W venturesでは2号ファンド組成の発表と同時に、インキュベーションプログラム「SCRAMBLE」を開始することも明らかにしている。このプログラムがフォーカスするのも、デジタルエンターテインメントやスポーツの領域だ。対象となるのはクリエイター。デザイナーや動画制作者に加えてエンジニアなども含めた広義の「作り手」を支援する。12月上旬には2カ月のプログラムを開始する予定だ。

2号ファンドの1社あたりの出資額は、2000万円程度から最大2億円程度までを想定している。プレシードからシリーズAラウンドの企業へのリード投資をメインで考えているということだ。2号ファンドからはすでに2社へ投資を行っている。また、インキュベーションプログラムに採択された企業には、1社につき1000万円を出資する。

「海外進出も応援したい」日本のBtoCスタートアップの可能性

先述したとおり新氏と東氏は、SaaS企業に流れがちなスタートアップ投資をコンシューマー向けサービスにも振り向けたい考えだ。東氏は、スニダンによるモノカブの買収を“象徴的事例”として挙げている。

「モノカブを買収したスニダン(SODA)は海外からの投資額も大きく、こうした流れは日本のコンシューマー系スタートアップでも増えていくと思いますし、増えていって欲しいと思っています。『海外投資家による日本のスタートアップへの投資』というとSaaSのイメージが強いかもしれませんが、エンターテインメント領域でも、海外から出資したいという声がないわけではない。日本でしっかり事業を営む会社も素晴らしいですが、グローバル展開すればさらに事業は大きくなります。グローバル規模にビジネスをやる会社をつくることはレベルは高いですが、実現したら価値は高いので、しっかり応援したいと思います」(東氏)

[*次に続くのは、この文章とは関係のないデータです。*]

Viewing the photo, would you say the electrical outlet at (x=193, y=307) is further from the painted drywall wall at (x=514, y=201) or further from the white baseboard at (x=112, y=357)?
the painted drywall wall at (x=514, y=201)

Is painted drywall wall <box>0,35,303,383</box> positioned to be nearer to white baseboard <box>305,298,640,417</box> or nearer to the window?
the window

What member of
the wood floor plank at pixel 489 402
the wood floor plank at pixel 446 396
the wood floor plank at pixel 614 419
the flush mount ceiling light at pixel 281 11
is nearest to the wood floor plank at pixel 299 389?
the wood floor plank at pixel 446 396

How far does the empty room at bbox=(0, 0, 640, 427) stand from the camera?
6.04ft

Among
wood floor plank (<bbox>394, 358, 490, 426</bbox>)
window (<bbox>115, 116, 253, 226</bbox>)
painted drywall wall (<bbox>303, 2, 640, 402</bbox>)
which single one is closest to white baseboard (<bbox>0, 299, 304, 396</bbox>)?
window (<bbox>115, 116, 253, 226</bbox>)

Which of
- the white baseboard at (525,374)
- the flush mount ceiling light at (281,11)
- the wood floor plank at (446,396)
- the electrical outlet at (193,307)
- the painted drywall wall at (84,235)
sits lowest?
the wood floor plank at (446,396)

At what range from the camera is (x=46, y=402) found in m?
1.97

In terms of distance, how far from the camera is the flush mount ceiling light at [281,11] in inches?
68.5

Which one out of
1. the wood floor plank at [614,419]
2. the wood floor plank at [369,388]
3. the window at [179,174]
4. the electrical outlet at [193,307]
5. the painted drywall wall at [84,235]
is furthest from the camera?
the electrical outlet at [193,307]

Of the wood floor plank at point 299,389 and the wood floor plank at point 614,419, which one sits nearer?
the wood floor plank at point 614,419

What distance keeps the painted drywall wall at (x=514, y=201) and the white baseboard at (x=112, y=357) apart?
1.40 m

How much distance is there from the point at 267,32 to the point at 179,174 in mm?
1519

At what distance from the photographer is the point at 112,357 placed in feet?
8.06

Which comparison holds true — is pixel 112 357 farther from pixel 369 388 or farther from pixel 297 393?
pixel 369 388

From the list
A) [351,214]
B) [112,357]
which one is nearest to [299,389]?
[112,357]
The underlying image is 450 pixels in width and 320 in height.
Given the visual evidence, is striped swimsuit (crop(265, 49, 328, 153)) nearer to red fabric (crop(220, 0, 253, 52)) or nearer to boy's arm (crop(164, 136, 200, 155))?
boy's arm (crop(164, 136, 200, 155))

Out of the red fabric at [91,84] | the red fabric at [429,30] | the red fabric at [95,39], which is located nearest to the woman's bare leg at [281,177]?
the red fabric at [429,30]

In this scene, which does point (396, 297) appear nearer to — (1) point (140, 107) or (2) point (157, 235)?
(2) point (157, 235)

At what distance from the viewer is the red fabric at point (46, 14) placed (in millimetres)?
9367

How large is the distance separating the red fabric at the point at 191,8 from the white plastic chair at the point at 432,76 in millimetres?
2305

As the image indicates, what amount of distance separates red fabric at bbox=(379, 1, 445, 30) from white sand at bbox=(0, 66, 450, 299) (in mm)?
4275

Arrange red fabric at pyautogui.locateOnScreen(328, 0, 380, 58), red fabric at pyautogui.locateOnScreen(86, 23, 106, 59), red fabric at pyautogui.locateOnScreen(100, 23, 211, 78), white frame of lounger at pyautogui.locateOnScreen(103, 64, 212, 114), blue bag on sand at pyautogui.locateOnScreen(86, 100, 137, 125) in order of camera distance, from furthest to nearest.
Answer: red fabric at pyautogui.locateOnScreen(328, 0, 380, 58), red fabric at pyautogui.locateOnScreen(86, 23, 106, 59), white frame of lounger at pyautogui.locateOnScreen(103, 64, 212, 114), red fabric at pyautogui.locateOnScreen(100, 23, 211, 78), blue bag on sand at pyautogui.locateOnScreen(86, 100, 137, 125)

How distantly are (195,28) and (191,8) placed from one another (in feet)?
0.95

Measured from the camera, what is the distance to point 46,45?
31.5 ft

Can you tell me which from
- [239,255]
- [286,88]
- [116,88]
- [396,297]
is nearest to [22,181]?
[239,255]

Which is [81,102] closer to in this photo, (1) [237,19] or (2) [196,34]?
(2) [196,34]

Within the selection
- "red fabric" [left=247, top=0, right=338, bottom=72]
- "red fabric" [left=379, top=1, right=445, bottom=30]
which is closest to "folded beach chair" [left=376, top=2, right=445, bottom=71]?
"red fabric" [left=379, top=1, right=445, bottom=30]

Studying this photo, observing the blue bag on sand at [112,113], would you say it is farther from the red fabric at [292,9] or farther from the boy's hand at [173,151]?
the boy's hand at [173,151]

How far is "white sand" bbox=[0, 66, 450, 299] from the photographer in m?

また、フィンテックなどの領域では「日本のローカルビジネスに投資、買収したい」というアングルになりやすいが、エンターテインメントの領域では、アニメーションスタジオなど、むしろ日本から進出する企業が絶えなかったと東氏は指摘する。

日本のクリエイター勢は今でも優秀で、ポテンシャルがあるという東氏。「これまでも日本企業がいくつも海外へ出て行って、コンテンツをつくっています。歴史的にはできないことではない。新しいオンラインのプラットフォームで人気を集められるようなコンテンツをつくる会社や、コンテンツを生み出す仕組みのようなものは、まだまだチャンスがある」と語る。